======== Material to process ========
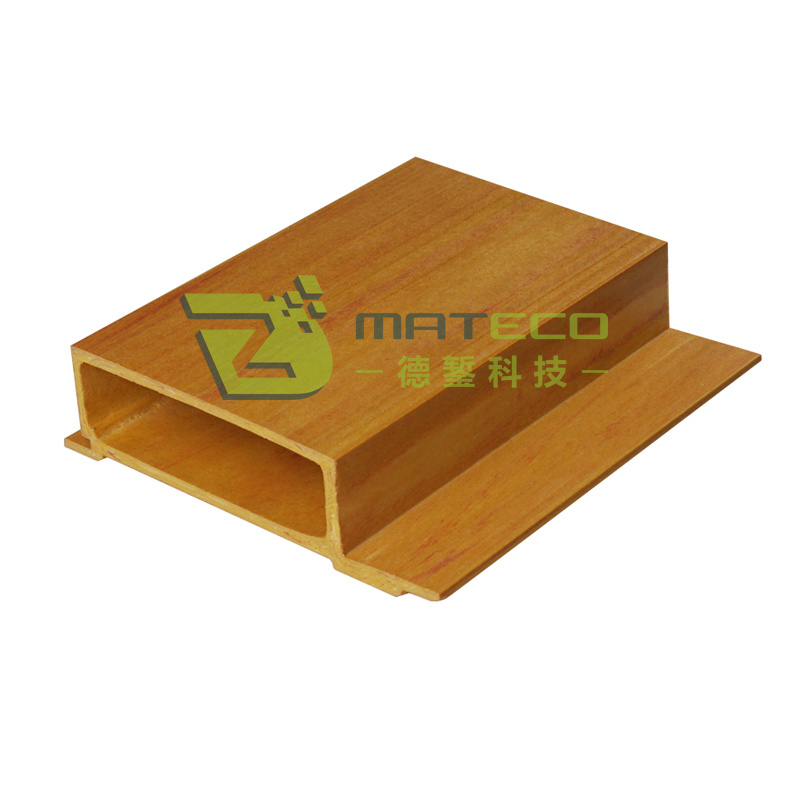 Healthy Wallboard for Building with SGS (Wallboard-130X36.5)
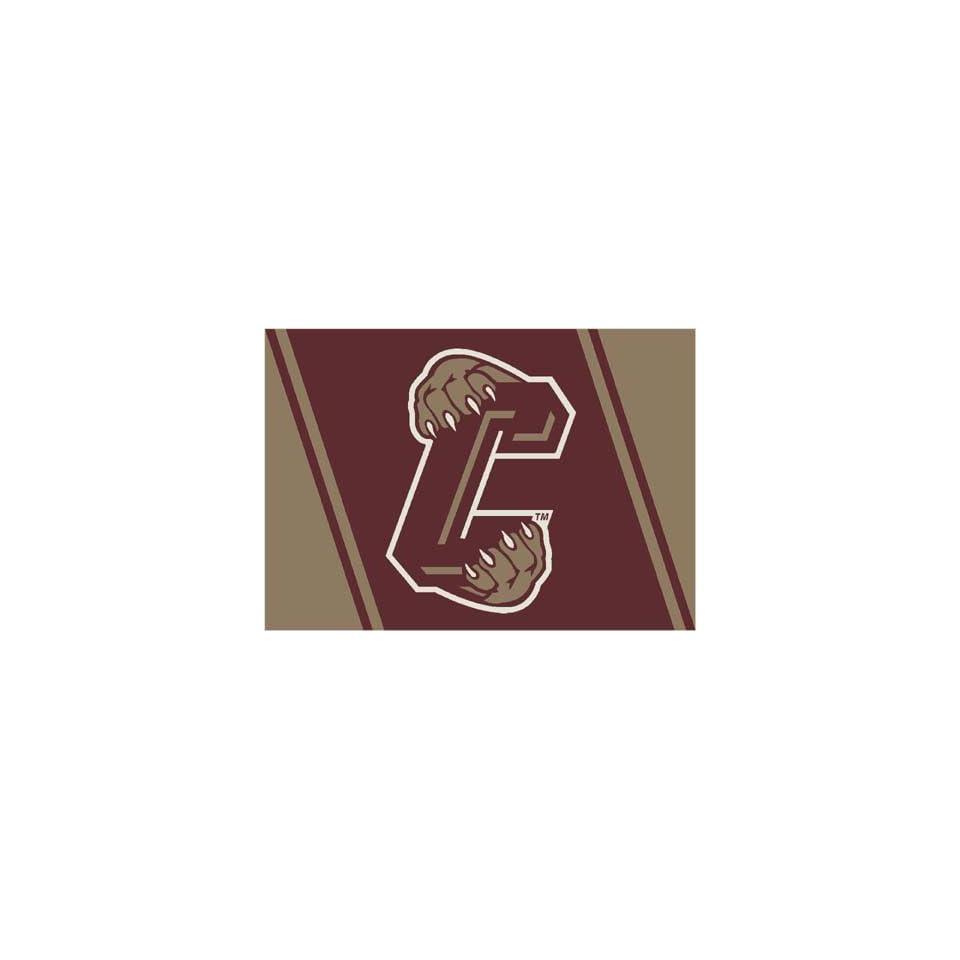 Charleston Cougars 22 x 33 Team Door Mat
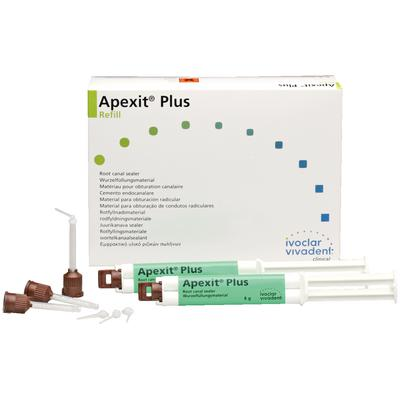 ApexitPlus Root Canal Sealer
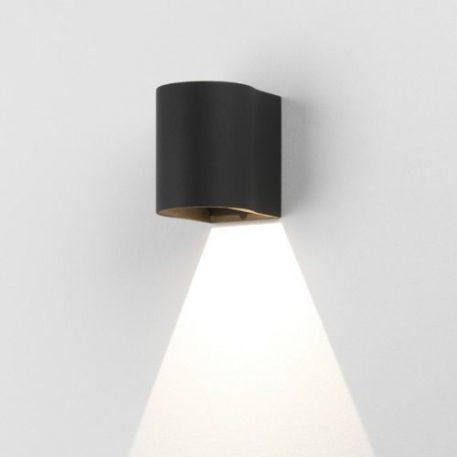 Dunbar Lampa zewnętrzna – Styl nowoczesny – kolor Czarny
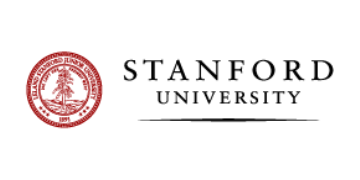 Stanford University Logo - Stanford University, Transparent background PNG HD thumbnail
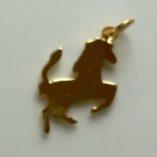 9ct-gold-ferrari-prancing-horse-charm-pendant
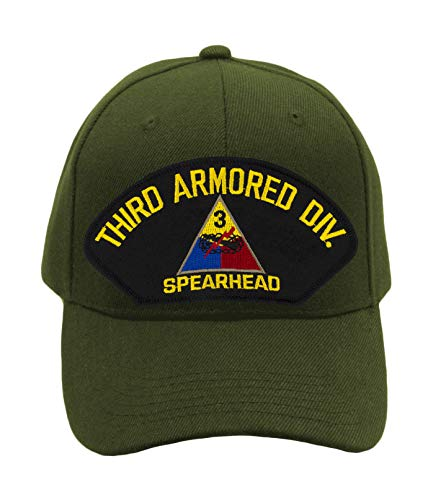 PATCHTOWN 3rd Armored Division Spearhead Hat/Ballcap Adjustable One Size Fits Most (Olive Green, Add American Flag)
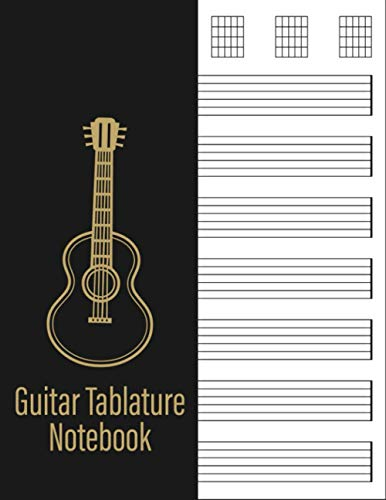 Guitar Tablature Notebook: Pretty guitar tab book for girls and kids - Cute bass guitar blank music sheet 120 pages   Gift For Musicians, Students and Teachers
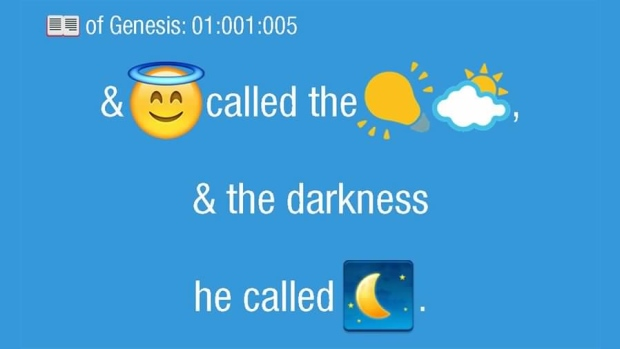 Emoji  spirituality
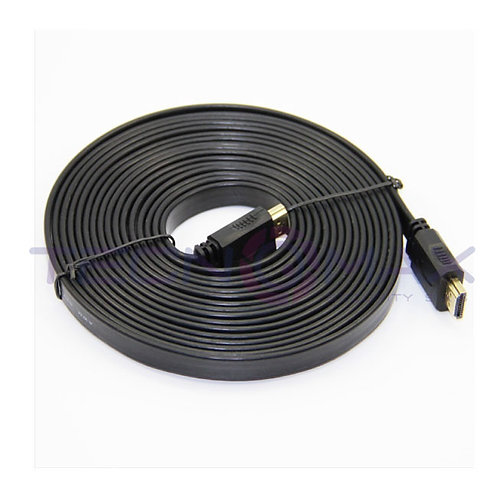 CABLE HDMI PLANO 20 MTS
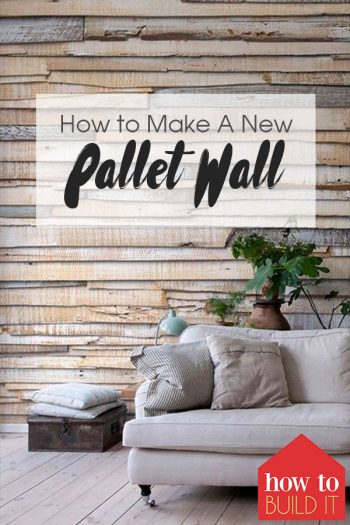 How to Make A New Pallet Wall| Pallet Wall, DIY Pallet Wall, Pallet Projects, Pallet Ideas, DIY Home, Home Decor, Home Decorating Ideas, DIY Project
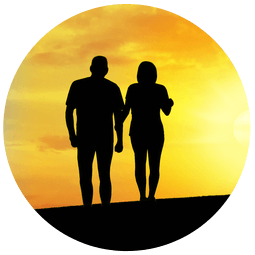 Kenya cupid dating site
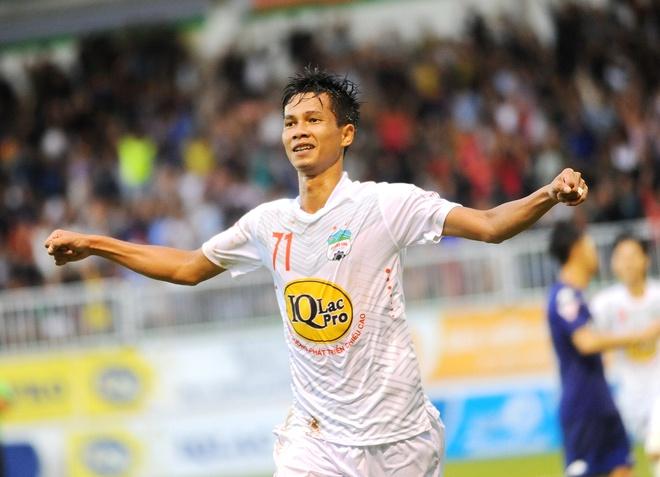 HAGL thang Binh Duong 2-1 anh 1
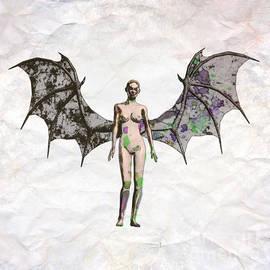 Winged Vixen Pop Art by Mary Bassett - Mary Bassett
========
> _What you need to do_
Reproduce, with no pictures, the lines from the one containing "CABLE HDMI PLANO 20 MTS" to the end of the records above, exactly and inclusively.

> _Output for this exercise_
 CABLE HDMI PLANO 20 MTS
 How to Make A New Pallet Wall| Pallet Wall, DIY Pallet Wall, Pallet Projects, Pallet Ideas, DIY Home, Home Decor, Home Decorating Ideas, DIY Project
 Kenya cupid dating site
 HAGL thang Binh Duong 2-1 anh 1
 Winged Vixen Pop Art by Mary Bassett - Mary Bassett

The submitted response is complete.